Potential impact of climate change on terrestrial ecosystem
Doubling of CO2 concentration has negative effect on wet land, forest, desert and fauna and flora in them. Swamps in China will be more seriously affected with the aggravation of evaporation and eutrophication due to temperature rise. With these changes and the seasonal variation of surface area, water level and location of swamp in addition, some 500 kinds of fresh water fish and 300 kinds of birds that live in marshes and inland shallows will be affected. Mangroves, as important parts of the costal ecosystem, would probably move northwards due to climate warming. At the same time, they will be faced with threats of sea level rise and frequent attacks of tropical rainstorm. Climate change will reduce rainfall in arid and semiarid areas, resulting in soil moisture reduction. Moreover, doubling of CO2 concentration has negative effect on the growth of plants in these areas, causing the expansion of deserted land. Land area favourable for tropical rain forest will increase, but the boreal and temperate forest which take up most of the area of forest in China will decrease.
Climate change will create a lot of disadvantages to global economy and environment. It is the world's common task and responsibility to deal with climate change problems. Environmental protection is attached great importance in China and was declared to be a basic state policy in early 1980's. The Chinese government takes a positive attitude towards international environmental affairs, and pursues the effective ways to solve the global environmental problems through international cooperation. China sighed the Climate Change Framework Convention at the UN Conference on Environment and Development in 1992, and ratified it in 1993. Shortly after the UN Conference on Environment and Development, the Chinese government drew up ten policy measures on the environment and development and started to draft China Agenda 21. Through the efforts of more than 500 experts from above 50 governmental and nongovernmental institutions and after the consultation with famous international experts, the draft of China Agenda 21 was completed at the end of 1993. The China Agenda 21 was reviewed and approved by the State Council in March this year. This is a contribution of China to the implementation of the sustainable development strategy adopted by UN Conference on Environment and Development. How to deal with climate change and protect the global environment constitutes an important part in China Agenda 21.

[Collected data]
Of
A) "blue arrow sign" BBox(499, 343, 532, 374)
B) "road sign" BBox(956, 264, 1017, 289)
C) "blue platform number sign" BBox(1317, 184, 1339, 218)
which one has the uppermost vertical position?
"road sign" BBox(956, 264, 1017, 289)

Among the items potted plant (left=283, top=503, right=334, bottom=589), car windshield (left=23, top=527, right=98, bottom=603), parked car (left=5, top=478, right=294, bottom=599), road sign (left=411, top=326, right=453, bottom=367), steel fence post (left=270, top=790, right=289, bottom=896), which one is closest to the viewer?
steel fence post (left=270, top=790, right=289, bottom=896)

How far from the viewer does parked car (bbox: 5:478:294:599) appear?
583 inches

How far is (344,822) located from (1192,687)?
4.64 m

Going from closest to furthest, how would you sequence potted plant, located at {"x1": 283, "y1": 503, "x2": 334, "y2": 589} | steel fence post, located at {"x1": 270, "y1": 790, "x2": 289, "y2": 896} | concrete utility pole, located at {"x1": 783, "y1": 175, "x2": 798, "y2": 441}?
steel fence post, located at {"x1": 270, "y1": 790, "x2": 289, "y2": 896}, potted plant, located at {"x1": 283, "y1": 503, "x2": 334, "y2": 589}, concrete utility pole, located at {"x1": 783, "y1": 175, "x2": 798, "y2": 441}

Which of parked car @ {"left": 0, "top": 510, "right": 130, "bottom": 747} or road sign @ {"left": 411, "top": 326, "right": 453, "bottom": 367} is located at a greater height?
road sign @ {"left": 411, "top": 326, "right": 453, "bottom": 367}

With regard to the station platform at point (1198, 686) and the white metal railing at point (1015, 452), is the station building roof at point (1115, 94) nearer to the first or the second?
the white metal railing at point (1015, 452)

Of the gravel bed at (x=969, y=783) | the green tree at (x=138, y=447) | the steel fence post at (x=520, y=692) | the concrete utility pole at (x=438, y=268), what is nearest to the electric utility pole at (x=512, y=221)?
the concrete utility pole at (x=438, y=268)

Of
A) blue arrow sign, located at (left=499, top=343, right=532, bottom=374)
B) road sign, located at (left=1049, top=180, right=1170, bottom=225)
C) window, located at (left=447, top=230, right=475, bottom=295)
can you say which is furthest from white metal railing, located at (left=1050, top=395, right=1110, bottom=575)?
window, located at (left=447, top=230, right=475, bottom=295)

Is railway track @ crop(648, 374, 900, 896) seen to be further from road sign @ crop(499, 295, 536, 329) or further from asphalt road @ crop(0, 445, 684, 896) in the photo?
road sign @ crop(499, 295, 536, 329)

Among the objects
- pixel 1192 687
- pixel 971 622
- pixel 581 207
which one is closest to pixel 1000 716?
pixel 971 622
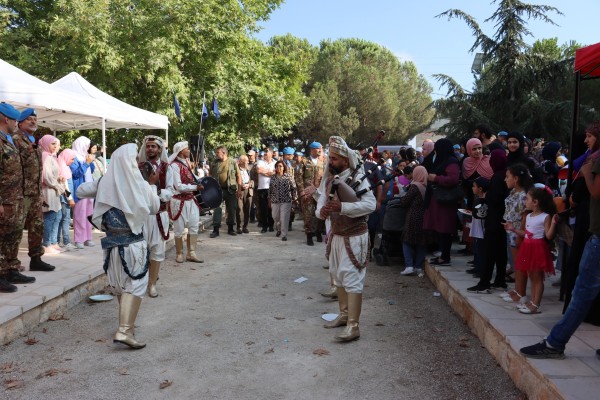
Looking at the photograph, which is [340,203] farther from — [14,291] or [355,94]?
[355,94]

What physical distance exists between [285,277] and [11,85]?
5.06 meters

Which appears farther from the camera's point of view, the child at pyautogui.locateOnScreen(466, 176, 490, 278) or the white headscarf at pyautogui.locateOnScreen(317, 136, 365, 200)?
the child at pyautogui.locateOnScreen(466, 176, 490, 278)

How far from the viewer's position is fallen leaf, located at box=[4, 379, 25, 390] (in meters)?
3.87

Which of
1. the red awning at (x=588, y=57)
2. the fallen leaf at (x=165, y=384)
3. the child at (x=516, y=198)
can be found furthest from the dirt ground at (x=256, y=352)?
the red awning at (x=588, y=57)

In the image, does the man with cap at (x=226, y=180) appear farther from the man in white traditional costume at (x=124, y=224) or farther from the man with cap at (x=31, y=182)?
the man in white traditional costume at (x=124, y=224)

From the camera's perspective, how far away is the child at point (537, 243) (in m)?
4.79

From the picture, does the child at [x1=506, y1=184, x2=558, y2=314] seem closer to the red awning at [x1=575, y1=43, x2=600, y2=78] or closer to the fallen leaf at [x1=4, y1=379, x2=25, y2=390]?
the red awning at [x1=575, y1=43, x2=600, y2=78]

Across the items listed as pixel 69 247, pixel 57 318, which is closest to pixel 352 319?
pixel 57 318

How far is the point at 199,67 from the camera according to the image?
2150cm

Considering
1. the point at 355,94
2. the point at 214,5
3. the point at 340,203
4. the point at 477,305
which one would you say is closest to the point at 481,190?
the point at 477,305

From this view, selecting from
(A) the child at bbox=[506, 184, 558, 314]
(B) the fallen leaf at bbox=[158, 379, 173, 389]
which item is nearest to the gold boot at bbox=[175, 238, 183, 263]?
(B) the fallen leaf at bbox=[158, 379, 173, 389]

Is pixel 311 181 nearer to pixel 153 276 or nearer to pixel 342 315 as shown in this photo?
pixel 153 276

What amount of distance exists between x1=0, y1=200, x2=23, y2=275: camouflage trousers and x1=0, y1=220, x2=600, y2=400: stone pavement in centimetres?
35

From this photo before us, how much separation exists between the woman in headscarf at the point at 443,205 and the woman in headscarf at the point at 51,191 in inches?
229
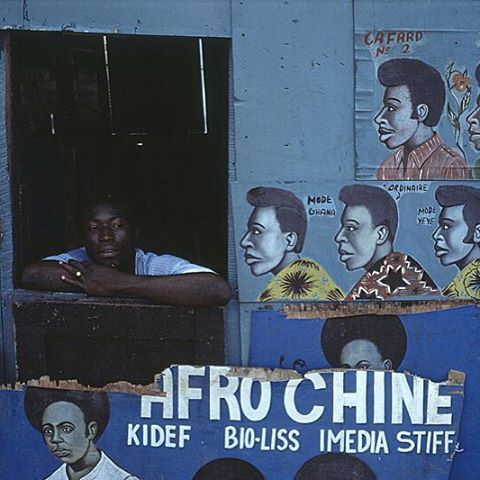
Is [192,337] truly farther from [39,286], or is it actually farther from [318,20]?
[318,20]

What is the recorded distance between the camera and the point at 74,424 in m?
2.88

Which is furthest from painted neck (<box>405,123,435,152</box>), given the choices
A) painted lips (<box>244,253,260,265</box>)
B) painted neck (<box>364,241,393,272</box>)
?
painted lips (<box>244,253,260,265</box>)

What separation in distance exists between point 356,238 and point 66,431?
1513 millimetres

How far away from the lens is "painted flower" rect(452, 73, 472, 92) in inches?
108

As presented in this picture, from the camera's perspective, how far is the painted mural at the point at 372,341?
280cm

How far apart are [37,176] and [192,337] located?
153cm

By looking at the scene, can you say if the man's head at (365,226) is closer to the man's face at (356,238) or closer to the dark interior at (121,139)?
the man's face at (356,238)

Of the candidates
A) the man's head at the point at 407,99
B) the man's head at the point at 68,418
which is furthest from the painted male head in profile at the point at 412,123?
the man's head at the point at 68,418

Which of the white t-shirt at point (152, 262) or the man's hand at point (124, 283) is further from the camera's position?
the white t-shirt at point (152, 262)

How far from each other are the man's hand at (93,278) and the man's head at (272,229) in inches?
22.2

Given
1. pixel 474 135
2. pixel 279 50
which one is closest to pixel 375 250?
pixel 474 135

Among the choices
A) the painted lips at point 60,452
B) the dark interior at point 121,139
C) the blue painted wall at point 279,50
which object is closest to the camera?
the blue painted wall at point 279,50

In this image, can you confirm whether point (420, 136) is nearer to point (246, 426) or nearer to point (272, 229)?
point (272, 229)

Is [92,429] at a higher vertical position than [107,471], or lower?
higher
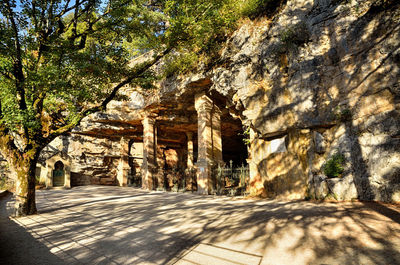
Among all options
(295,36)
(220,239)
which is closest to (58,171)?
(220,239)

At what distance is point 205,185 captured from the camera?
1052 centimetres

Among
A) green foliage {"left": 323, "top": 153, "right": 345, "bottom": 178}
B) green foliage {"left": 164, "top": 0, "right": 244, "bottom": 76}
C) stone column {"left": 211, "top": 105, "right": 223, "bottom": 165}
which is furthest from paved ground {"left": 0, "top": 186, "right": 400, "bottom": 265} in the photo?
stone column {"left": 211, "top": 105, "right": 223, "bottom": 165}

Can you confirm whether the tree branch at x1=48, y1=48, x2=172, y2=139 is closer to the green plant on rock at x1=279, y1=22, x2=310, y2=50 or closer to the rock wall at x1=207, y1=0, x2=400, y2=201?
the rock wall at x1=207, y1=0, x2=400, y2=201

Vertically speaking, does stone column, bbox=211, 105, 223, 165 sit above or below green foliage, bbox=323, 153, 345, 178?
above

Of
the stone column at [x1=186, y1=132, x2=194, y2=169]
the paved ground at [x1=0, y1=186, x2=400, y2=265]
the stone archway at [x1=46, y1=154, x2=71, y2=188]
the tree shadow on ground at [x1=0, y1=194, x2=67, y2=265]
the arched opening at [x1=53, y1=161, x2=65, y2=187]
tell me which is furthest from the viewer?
the stone column at [x1=186, y1=132, x2=194, y2=169]

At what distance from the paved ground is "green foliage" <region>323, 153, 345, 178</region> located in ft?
4.53

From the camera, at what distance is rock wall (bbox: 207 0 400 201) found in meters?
5.39

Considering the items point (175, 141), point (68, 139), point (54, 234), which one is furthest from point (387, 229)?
point (68, 139)

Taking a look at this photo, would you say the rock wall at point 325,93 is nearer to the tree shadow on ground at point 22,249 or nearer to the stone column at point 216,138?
the stone column at point 216,138

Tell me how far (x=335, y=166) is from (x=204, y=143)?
6.34 meters

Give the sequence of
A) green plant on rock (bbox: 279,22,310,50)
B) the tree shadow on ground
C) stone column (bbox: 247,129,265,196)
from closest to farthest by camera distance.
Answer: the tree shadow on ground, green plant on rock (bbox: 279,22,310,50), stone column (bbox: 247,129,265,196)

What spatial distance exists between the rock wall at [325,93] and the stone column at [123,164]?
42.4 feet

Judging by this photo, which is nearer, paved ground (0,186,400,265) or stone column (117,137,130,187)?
paved ground (0,186,400,265)

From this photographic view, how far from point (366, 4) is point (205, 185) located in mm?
9028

• What is asked
1 – Convert the part of the listing that opens with the line containing "Taking a look" and runs through the end of the listing into a Markdown table with the columns No. and Line, numbering each row and leaving out blank lines.
2 – Carry on the passage about climate change and China's environmental policy from the point where it stops.

• Responses to the tasks
1 –
| No. | Line |
|---|---|
| 1 | Taking a look at this photo, would you say the rock wall at point 325,93 is nearer to the tree shadow on ground at point 22,249 or nearer to the stone column at point 216,138? |
| 2 | the stone column at point 216,138 |
| 3 | Tell me how far (x=335, y=166) is from (x=204, y=143)? |
| 4 | 6.34 meters |
| 5 | Give the sequence of |
| 6 | A) green plant on rock (bbox: 279,22,310,50) |
| 7 | B) the tree shadow on ground |
| 8 | C) stone column (bbox: 247,129,265,196) |
| 9 | from closest to farthest by camera distance. |
| 10 | Answer: the tree shadow on ground, green plant on rock (bbox: 279,22,310,50), stone column (bbox: 247,129,265,196) |
| 11 | What spatial distance exists between the rock wall at [325,93] and the stone column at [123,164]? |
| 12 | 42.4 feet |
| 13 | Judging by this photo, which is nearer, paved ground (0,186,400,265) or stone column (117,137,130,187)? |
| 14 | paved ground (0,186,400,265) |
| 15 | From this photographic view, how far from point (366, 4) is point (205, 185) located in mm? |
| 16 | 9028 |

2 –
At present, there still exist many uncertainties about climate change related to factors affecting climate change, the change rate and magnitude, and the impact of climate change. This situation should be taken into consideration when the response measures are formulated. For dealing with problems of climate change, both adaptive and preventive measures could be adopted. Since climate change may affect the environment, society and economy in many aspects, its impact on social and economic development must be taken into account. According to Chinese conditions, the preventive measures, especially those, which not only can reduce the GHG emission, but also are advantageous to social and economic development, have been given priority for consideration. 
China is one of few countries using coal as the main energy source. Coal consumption accounted for 76.2% of the total energy consumption in 1992. With the increase of economic development, the demand for energy increases. Target of quadrupling the national economy in 2000 put forward at the beginning of 1980's will be realized earlier because of the higher speed of development. It is predicted that the energy production can provide only 1.4 billion tons of standard coal in 2000. It means that the goal of doubling the present economy has to be realised under the condition of 50% increase of energy production. Therefore, it is necessary to improve the energy efficiency at the consideration of both economic development and GHG emission reduction.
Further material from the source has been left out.